Manuel : Je ne crois pas que ça ait tant évolué. On évolue dans la musique qu’on fait, dans les lieux dans lesquels on la fait, mais la vision d’ensemble, je pense qu’on est toujours dans cette recherche de : ça doit nous faire marrer, faut que ce soit dans tous les cas soit bourrin, soit dansant et qu’il se passe quelque chose rythmiquement. On fait de la musique depuis qu’on a 14 ans avec Thomas, donc il y a toujours eu ce rapport soit à la danse, soit à l’humour et le rapport au live, surtout. Tout ça n’est un vaste prétexte pour faire des concerts en fait…

 

De quoi on parle, dans ses chansons quand le nom de son groupe veut dire ‘échauffourées’ ?

Thomas : C’est arrivé un peu comme ça, c’est sorti d’un buisson. On aurait pu s’appeler ‘tabouret’ je pense, ça aurait pu fonctionner. ‘Scuffles’ en anglais effectivement, parce qu’on chantait en anglais à la base. Et peut-être que si on avait commencé en français, ça aurait été un nom en français.

Manuel : Les premiers morceaux chantés en anglais, étaient quelque part autour de ces sujets de bagarre. Mais vraiment second degré, même sixième degré. Il y avait un espèce de lore « hooligan tuning ».

 

Scuffles

© Rémi Sourice

D’ailleurs, vous portez des costumes ?

Manuel : Ouais. À la base des vestes Adidas qui sont vendues dans le commerce. Mais on a une copine qui chante dans Michelle & les garçons, couturière de formation. On lui a confié les vestes Adidas et on lui a demandé de les rendre un peu plus « tuning ». Elle a mis ces espèces de bandes de tissus réfléchissant. Et à la lumière, on travaille avec copain qui s’éclate : que dès qu’il peut, il fait taper une lumière dedans, comme une ‘boule à facettes’. Donc oui c’est un costume sur-mesures, d’ailleurs il y en a eu trois. Pour le premier EP c’étaient des vestes Juventus/Bayern. Le deuxième c’était juste Adidas noir classique. Je pense qu’à chaque projet différent, on sortira des fringues différentes.

 

Je vois que l’aspect visuel est important pour vous. Avec ces ‘costumes’, c’est un rôle que vous voulez vous donner ?

Manuel : À fond parce qu’en live, comme on est juste deux et qu’il y a parfois des grosses scènes, il faut occuper l’espace. Et, ne serait-ce que d’avoir une tenue déjà ça remplit. C’est aussi un moyen d’apporter de la distance, dans le sens où ça renforce ce côté ‘personnage’. Dans notre tête c’est plus facile d’arriver et de faire le con, quand tu sais que tu n’es pas dans tes fringues de tous les jours.

 

Pour définir votre style, on dirait Garage/Techno ? Est-ce que vous diriez qu’il existe d’autres groupes du même style ?

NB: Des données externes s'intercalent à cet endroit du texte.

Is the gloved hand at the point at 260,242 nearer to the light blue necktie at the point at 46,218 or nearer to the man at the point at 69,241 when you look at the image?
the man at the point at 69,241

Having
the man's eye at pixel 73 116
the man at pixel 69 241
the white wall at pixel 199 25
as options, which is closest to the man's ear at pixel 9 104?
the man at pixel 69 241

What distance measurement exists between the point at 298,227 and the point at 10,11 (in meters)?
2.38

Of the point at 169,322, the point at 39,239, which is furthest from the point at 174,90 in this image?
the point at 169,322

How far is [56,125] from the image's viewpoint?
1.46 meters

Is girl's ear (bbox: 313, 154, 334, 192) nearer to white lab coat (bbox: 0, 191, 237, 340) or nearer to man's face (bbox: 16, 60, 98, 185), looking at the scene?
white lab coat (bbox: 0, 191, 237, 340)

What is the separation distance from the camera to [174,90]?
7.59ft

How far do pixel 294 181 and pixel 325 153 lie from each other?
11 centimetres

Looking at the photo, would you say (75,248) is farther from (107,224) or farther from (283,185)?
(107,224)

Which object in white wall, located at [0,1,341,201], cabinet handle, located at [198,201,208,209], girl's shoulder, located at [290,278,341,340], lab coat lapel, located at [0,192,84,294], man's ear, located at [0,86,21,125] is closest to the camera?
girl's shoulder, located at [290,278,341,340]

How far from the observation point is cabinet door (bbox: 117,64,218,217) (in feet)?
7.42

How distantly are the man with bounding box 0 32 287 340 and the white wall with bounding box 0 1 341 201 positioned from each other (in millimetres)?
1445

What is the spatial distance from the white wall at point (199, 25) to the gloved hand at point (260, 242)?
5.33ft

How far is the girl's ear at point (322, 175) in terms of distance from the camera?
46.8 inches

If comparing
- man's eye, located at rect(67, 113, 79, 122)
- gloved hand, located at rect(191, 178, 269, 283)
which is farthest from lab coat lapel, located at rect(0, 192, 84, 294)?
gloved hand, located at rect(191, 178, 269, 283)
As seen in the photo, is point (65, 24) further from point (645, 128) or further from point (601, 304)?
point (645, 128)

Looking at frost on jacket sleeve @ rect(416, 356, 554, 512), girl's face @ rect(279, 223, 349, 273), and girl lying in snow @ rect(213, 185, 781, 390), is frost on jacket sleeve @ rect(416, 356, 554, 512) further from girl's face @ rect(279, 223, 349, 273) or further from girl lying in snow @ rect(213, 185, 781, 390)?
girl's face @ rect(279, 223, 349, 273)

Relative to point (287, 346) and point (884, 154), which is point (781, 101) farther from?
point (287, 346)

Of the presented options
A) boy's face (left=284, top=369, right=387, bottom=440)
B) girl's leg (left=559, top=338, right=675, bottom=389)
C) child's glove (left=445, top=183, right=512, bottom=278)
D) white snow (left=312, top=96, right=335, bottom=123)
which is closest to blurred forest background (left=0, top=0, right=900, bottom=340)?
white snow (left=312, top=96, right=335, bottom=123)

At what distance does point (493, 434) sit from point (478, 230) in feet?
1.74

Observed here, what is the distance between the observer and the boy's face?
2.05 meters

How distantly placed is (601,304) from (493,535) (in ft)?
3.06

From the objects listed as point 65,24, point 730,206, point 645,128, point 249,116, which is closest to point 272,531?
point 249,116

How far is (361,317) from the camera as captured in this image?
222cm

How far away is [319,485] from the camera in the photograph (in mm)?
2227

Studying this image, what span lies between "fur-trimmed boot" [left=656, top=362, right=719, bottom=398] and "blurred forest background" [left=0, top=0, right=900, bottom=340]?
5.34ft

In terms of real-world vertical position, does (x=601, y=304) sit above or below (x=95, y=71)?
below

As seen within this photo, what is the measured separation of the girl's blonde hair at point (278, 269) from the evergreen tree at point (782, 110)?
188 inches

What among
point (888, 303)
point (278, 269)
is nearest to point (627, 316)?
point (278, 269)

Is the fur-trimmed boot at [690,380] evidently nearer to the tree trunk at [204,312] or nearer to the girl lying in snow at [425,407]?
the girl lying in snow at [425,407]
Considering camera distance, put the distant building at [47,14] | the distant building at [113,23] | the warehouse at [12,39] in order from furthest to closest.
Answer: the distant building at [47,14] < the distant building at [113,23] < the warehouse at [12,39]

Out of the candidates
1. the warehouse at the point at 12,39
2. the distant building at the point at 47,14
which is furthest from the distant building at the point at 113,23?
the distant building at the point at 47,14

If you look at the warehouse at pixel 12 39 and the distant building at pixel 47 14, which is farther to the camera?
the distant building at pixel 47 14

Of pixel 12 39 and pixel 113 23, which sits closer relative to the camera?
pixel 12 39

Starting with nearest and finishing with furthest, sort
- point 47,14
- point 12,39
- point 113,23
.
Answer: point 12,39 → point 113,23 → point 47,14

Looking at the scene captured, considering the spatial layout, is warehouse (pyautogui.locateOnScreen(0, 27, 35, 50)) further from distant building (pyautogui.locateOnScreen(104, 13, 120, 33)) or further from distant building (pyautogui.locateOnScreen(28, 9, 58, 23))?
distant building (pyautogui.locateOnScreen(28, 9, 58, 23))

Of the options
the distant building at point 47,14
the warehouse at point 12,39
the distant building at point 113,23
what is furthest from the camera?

Thomas : Si, si, c’est un peu transversal on va dire. Il y a plusieurs styles différents, un peu de post-punk, de sound pop.

Manuel : On a pas mal d’influences dans tout ce qui est 80’s. Par exemple Etienne Daho, je suis un fan d’Indochine… Moi je pense toujours à Rendez-vous. Par exemple une artiste que j’aime beaucoup en ce moment, c’est Eloi : il y a plein de styles qui se mélangent et je trouve que ce qu’elle fait est très cool. Une attitude punk et ça tabasse bien. Je pense qu’il y a un truc commun, c’est le côté très 80’s. Peut-être un peu moins sur celui-là (Chromé total, ndlr) que sur celui d’avant d’ailleurs, mais dans l’utilisation des mêmes effets de chorus, hyper 80. Après ça peut être Indochine, comme les Cure. Celui-là a ce côté électro un peu plus rave-ish, je dirais.

 

Votre EP pourtant, je trouve qu’il tabasse un peu plus que les autres, qu’est-ce que vous en pensez ?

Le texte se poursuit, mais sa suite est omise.